== PASSAGE TO READ ==
July 23, 2012 in Uncategorized
15 August 2012
Just like an iceberg, the public’s image of the essence of Supply Chain Security, is intentional, malicious disruptions by global terrorists. The reality is that just like an iceberg which has 90% of its mass below the water surface, there are many additional possibilities for disrupting supply chains. One of these, the importing of counterfeit products, is getting increasing amlount of visbility from organizations. Counterfeit products are impacting many industries, though it is likely prodcuts of higher value or components within higher value products suffer this problem more frequently. The US Immigration and Customs Enforcement (ICE) estimated $260 million of coutnerfeit products were confiscated in 2009. It is believed this is growing. Among the most popular counterfeit items were Footwear, Consumer Electronics and Watches. How many counterfiet products were not confiscated? That estimate may run into the billions.
It is ironic that as nations watch their imports more closely, that counterfeiters are able to continue to penetrate the flow of imports. The task is how we can better use programs such as CTPAT to find counterfeits, as well as potential weapons of mass destruction or smuggling of illicit products.

== DATA ==
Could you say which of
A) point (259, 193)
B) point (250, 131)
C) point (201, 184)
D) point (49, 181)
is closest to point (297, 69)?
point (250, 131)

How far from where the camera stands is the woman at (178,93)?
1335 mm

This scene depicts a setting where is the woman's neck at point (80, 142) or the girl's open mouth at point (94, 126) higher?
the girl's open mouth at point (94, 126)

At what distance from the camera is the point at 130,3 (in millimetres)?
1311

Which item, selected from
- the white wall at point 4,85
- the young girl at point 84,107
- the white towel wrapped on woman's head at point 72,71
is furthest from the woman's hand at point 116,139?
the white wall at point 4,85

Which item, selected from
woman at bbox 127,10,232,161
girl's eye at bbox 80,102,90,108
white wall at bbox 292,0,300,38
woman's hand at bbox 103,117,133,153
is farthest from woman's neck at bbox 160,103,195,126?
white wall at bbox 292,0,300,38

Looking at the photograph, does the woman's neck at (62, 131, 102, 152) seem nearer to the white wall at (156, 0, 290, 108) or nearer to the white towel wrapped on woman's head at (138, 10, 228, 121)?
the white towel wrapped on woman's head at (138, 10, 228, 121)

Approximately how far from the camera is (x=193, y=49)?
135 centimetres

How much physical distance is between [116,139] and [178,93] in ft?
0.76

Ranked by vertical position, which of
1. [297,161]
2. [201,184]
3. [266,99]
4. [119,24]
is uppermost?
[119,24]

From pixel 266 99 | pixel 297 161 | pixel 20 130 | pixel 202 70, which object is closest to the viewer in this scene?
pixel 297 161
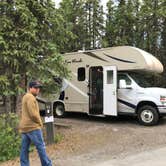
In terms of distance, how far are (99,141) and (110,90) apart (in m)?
3.91

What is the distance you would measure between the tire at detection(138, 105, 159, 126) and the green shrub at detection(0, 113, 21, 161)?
5272 mm

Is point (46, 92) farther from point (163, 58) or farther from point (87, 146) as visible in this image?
point (163, 58)

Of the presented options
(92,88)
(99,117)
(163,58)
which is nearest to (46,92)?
(92,88)

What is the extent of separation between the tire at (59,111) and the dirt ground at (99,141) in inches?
43.9

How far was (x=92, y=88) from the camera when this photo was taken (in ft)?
50.6

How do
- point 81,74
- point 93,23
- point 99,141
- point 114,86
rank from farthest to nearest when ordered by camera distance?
point 93,23
point 81,74
point 114,86
point 99,141

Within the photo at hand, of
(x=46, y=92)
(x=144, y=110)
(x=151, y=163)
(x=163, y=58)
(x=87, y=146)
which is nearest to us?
(x=151, y=163)

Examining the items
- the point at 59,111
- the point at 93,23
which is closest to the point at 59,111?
the point at 59,111

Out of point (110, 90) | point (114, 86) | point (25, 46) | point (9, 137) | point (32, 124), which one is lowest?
point (9, 137)

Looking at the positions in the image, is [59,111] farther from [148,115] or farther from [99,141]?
[99,141]

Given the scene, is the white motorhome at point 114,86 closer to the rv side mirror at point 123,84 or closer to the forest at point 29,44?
the rv side mirror at point 123,84

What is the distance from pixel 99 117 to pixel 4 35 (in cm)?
711

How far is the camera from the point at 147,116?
13.9m

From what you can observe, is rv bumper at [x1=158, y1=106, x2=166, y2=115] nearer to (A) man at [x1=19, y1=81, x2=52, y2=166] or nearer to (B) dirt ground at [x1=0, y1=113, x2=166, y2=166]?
(B) dirt ground at [x1=0, y1=113, x2=166, y2=166]
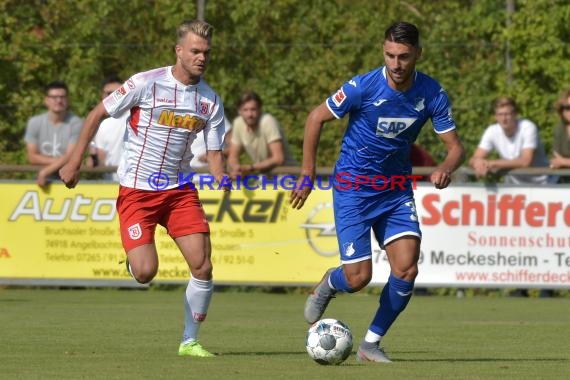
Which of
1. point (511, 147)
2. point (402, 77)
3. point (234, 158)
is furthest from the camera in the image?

== SHORT TASK 1 ==
Reproduce the supply chain passage word for word, beginning at the words "It is ironic" and stopping after "of illicit products.".
== SHORT TASK 2 ==
Show every line of the rows that contains the string "Looking".
The supply chain passage and the rows are separate material.

== COMPLETE ANSWER 1 ==
It is ironic that as nations watch their imports more closely, that counterfeiters are able to continue to penetrate the flow of imports. The task is how we can better use programs such as CTPAT to find counterfeits, as well as potential weapons of mass destruction or smuggling of illicit products.

== COMPLETE ANSWER 2 ==
Looking at the photograph, does the woman's neck at (62, 131, 102, 152) seem nearer to the white wall at (156, 0, 290, 108) or nearer to the white towel wrapped on woman's head at (138, 10, 228, 121)?
Looking at the positions in the image, is [59,111] farther from [148,115] or farther from [99,141]?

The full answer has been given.